As narrativas políticas e econômicas que têm caracterizado os debates na América Latina têm sido profundamente contaminadas pelas dicotomias da Guerra Fria e suas ideologias. Com uma simplicidade assombrosa e mesmo depois da queda do Muro de Berlim e do evidente fracasso do radicalismo de esquerda, existem, em praticamente todos os países, grupos que tomam essa visão de mundo como referência para estimular a população e, quando têm a oportunidade, para tomar decisões. Há vários casos em que essas narrativas são inspiradas por um crônico anti-norte-americanismo, mas, em outros, por uma convicção sincera de que o socialismo ou o comunismo têm as respostas.

Seja qual for a razão, esses grupos acabam condicionando o debate e dificultando o salto qualitativo para políticas baseadas no estudo dos produtos da academia e das trajetórias de países bem-sucedidos.
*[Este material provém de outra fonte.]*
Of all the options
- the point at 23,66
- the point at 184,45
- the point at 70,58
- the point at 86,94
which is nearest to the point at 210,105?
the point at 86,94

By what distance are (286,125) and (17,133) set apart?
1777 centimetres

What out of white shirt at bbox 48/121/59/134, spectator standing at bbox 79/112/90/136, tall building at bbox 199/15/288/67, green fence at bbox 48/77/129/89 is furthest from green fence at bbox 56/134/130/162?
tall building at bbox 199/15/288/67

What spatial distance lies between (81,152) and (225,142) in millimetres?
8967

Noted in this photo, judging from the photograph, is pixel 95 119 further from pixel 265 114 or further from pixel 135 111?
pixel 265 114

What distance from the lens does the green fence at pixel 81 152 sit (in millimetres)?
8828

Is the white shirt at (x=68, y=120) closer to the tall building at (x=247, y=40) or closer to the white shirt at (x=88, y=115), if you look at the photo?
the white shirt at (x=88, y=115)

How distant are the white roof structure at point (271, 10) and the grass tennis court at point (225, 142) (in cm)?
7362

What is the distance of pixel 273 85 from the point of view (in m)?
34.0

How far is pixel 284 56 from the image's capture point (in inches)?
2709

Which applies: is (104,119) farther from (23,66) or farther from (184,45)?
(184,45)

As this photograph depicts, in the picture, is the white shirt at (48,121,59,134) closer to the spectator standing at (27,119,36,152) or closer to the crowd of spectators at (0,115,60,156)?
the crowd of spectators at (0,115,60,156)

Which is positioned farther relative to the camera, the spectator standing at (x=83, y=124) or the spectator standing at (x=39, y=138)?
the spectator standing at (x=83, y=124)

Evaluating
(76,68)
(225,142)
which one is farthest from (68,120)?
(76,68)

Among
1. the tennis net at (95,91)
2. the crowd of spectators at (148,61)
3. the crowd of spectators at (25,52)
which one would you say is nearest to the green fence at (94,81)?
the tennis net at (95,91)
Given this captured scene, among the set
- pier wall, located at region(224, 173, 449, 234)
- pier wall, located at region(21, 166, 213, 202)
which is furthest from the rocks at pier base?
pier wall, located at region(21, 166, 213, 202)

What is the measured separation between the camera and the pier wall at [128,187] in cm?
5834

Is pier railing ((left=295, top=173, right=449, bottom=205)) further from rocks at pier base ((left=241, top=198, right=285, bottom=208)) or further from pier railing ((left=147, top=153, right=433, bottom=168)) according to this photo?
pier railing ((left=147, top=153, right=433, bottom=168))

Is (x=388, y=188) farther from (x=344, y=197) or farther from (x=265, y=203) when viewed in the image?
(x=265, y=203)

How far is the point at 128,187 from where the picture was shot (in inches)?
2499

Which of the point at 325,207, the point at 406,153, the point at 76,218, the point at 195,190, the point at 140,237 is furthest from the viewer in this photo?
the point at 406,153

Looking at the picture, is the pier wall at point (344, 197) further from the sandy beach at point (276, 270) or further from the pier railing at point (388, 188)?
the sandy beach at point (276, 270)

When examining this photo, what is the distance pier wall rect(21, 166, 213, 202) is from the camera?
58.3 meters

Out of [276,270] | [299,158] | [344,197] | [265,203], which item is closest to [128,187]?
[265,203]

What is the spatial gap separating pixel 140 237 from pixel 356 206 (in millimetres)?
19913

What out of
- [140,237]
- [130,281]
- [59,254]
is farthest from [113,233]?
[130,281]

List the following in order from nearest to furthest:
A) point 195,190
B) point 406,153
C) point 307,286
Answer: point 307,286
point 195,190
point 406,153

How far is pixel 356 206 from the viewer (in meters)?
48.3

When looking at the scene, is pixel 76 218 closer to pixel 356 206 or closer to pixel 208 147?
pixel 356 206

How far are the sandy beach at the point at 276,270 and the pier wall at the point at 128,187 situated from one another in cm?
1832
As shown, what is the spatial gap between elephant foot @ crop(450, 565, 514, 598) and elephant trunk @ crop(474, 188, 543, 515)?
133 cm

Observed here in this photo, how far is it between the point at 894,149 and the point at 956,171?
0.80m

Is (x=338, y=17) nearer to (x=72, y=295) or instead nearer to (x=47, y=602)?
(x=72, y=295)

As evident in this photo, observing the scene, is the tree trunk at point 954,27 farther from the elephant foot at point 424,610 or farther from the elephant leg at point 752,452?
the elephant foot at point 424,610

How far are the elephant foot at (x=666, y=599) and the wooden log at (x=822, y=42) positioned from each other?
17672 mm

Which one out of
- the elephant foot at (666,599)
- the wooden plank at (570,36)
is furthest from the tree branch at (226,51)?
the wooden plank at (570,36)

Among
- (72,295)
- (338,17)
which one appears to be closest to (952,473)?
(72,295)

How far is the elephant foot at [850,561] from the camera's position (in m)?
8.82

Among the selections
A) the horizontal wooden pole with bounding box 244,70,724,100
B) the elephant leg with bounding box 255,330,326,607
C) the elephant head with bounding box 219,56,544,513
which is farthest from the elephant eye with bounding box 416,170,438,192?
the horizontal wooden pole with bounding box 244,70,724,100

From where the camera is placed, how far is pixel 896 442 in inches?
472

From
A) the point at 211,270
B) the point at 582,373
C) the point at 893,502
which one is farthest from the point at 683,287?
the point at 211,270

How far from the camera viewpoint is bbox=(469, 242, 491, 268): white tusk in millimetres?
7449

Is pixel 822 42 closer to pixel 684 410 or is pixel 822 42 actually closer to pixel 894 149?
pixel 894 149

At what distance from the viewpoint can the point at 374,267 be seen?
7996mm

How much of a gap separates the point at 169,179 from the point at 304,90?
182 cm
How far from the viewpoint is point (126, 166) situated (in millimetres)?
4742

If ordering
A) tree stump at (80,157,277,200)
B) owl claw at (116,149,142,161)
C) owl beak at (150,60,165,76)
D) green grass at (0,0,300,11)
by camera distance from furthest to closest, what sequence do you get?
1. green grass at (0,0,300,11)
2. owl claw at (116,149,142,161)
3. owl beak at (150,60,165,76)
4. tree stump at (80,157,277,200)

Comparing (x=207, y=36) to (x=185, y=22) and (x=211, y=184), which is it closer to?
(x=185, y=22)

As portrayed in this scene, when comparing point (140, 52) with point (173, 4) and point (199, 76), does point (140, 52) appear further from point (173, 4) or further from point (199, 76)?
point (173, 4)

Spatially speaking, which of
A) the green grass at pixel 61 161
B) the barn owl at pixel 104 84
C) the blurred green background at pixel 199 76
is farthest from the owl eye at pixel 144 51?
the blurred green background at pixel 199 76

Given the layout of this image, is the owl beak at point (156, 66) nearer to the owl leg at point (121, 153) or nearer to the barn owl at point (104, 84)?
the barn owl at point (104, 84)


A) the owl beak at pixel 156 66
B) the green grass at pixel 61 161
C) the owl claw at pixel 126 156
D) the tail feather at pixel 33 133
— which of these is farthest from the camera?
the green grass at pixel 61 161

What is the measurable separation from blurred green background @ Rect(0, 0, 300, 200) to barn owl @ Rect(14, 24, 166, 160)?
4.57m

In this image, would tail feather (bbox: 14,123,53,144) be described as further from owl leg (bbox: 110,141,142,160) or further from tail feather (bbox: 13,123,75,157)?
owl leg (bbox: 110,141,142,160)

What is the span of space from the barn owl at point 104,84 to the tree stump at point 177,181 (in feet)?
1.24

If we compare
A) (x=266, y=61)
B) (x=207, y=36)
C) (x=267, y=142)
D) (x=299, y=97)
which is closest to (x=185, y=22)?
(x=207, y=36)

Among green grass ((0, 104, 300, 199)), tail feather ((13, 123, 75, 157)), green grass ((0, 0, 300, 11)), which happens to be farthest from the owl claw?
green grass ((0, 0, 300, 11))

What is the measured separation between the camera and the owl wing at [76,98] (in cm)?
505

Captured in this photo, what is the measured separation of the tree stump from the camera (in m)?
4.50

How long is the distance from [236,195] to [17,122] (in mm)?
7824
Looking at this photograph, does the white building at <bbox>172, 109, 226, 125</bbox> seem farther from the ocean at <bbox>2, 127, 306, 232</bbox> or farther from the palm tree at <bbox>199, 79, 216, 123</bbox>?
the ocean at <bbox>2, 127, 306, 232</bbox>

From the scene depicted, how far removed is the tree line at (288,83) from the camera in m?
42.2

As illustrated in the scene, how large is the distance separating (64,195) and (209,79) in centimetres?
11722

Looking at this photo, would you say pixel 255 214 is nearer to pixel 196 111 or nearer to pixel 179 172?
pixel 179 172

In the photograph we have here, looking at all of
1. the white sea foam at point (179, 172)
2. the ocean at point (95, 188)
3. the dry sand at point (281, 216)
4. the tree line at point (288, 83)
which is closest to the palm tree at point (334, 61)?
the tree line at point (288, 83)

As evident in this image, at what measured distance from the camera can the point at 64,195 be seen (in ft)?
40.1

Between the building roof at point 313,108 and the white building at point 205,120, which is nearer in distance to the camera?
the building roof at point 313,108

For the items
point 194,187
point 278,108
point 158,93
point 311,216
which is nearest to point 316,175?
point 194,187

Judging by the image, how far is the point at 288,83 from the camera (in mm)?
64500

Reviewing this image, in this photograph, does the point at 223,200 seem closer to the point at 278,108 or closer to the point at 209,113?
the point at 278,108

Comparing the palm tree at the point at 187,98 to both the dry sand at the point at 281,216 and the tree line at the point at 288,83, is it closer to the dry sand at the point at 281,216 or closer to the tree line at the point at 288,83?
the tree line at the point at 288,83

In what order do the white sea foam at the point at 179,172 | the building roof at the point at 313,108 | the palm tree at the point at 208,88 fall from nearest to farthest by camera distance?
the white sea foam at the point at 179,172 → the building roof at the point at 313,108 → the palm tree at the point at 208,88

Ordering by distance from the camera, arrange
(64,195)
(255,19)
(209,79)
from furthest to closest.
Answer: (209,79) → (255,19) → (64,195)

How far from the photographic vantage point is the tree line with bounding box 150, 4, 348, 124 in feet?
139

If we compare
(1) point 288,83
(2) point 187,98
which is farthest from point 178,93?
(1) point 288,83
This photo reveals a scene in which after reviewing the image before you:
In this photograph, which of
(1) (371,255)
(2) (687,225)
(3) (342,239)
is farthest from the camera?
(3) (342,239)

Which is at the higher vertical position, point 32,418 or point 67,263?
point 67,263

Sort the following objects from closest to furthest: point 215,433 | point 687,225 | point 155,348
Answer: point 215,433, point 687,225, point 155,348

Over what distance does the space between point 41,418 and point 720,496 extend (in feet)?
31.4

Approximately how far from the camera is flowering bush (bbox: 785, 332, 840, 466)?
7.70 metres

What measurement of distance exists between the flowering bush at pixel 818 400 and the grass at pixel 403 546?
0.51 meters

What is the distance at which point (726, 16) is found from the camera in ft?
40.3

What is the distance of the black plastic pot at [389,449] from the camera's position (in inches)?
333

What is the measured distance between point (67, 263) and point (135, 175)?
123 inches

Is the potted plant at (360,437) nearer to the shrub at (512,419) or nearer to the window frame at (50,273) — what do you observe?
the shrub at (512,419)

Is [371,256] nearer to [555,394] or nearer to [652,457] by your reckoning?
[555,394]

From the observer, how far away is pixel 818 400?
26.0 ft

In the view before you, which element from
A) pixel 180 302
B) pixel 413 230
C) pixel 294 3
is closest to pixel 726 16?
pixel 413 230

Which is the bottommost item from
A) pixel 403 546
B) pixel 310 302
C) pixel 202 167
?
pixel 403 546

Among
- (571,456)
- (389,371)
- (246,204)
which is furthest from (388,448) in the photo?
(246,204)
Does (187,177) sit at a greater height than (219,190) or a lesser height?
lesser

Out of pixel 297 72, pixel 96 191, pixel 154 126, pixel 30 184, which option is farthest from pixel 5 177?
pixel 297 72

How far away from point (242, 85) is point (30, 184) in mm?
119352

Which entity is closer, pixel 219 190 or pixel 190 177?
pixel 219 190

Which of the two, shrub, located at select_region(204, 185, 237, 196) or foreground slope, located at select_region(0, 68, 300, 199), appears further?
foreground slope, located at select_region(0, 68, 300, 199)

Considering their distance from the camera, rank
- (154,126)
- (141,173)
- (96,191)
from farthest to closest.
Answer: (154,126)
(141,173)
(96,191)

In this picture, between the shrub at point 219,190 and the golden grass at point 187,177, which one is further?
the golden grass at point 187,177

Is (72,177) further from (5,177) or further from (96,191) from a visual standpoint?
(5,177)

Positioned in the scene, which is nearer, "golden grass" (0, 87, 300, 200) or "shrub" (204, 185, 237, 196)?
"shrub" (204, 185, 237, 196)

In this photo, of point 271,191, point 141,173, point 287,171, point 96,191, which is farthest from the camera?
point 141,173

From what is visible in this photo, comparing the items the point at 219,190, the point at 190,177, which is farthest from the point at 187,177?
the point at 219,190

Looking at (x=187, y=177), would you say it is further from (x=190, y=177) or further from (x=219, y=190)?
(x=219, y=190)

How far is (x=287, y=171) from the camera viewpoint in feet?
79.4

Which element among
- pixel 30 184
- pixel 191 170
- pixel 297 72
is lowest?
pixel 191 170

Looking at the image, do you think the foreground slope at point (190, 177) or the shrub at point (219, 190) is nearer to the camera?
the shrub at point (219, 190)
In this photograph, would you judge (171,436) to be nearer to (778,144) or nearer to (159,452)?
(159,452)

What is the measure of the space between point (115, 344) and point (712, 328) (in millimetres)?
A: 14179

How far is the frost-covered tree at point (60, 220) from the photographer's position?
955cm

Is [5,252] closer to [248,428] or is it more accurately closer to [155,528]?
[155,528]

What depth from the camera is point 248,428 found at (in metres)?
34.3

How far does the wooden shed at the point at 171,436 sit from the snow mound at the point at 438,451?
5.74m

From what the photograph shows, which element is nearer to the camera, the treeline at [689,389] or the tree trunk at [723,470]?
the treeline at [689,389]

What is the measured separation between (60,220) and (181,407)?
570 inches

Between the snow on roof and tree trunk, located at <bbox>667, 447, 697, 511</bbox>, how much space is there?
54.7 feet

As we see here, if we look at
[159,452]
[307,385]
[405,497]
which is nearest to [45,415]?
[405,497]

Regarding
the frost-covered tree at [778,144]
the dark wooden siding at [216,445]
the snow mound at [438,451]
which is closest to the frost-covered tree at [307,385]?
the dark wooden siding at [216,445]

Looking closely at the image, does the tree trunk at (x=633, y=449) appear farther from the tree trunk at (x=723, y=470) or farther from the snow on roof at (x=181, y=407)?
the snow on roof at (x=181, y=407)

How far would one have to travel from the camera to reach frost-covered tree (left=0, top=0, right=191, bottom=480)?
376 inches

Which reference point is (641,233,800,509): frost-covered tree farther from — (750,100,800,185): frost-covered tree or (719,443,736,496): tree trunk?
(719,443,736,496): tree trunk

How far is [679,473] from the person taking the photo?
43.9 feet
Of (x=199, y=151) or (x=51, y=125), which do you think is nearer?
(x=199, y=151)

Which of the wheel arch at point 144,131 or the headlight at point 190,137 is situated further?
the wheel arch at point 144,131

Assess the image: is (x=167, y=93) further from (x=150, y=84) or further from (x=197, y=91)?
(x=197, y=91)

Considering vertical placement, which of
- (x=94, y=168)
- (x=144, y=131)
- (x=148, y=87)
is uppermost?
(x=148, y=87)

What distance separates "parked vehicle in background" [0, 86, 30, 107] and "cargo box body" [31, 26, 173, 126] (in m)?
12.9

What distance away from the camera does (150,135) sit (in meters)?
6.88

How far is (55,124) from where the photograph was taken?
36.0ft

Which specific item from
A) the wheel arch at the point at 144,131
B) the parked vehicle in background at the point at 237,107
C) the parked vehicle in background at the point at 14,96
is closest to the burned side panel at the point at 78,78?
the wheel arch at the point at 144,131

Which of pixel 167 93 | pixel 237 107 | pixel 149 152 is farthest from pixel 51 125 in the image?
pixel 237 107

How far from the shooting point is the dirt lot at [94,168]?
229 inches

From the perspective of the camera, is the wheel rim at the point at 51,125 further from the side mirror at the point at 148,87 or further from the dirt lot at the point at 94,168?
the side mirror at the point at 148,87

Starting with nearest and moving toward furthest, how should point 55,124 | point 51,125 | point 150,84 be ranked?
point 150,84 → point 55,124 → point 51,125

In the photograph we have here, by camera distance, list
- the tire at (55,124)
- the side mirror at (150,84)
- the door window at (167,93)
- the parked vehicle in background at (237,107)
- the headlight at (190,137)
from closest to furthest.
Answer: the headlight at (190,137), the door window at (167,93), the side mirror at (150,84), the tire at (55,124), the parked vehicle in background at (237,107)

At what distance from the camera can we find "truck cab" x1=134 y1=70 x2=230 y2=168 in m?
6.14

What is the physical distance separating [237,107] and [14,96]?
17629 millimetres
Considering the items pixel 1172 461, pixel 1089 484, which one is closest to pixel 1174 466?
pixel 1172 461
Por outro lado, e também com uma superficialidade colossal, em todos os nossos países há líderes políticos e economistas que, inspirados em Friedman e Hayek (ou em seus interesses econômicos pessoais), defendem um papel para as forças de mercado que ignora a recessão e a recuperação da crise iniciada em 1929, as teorias keynesianas, as análises de Raúl Prebisch e, sobretudo, as políticas praticadas em todos os países exitosos, começando pelos Estados Unidos. Por essa tentativa de ressuscitar propostas extremas do pensamento econômico liberal, que já foram expostas por suas falhas, que denominamos esse tipo de ativismo de neoliberal.

Hoje, experimentamos um consenso econômico ressurgente nos Estados Unidos (EUA), que fortalece a participação do Estado na economia, o protecionismo e a seleção de “champions” como sujeitos de subsídios estatais.

“Ressurgente” porque a realidade é que a política econômica desse país sempre distanciou muito o que prega e o que impõe ou promove diretamente – como condição para ajuda bilateral ou tratados comerciais – ou indiretamente a partir de organizações internacionais.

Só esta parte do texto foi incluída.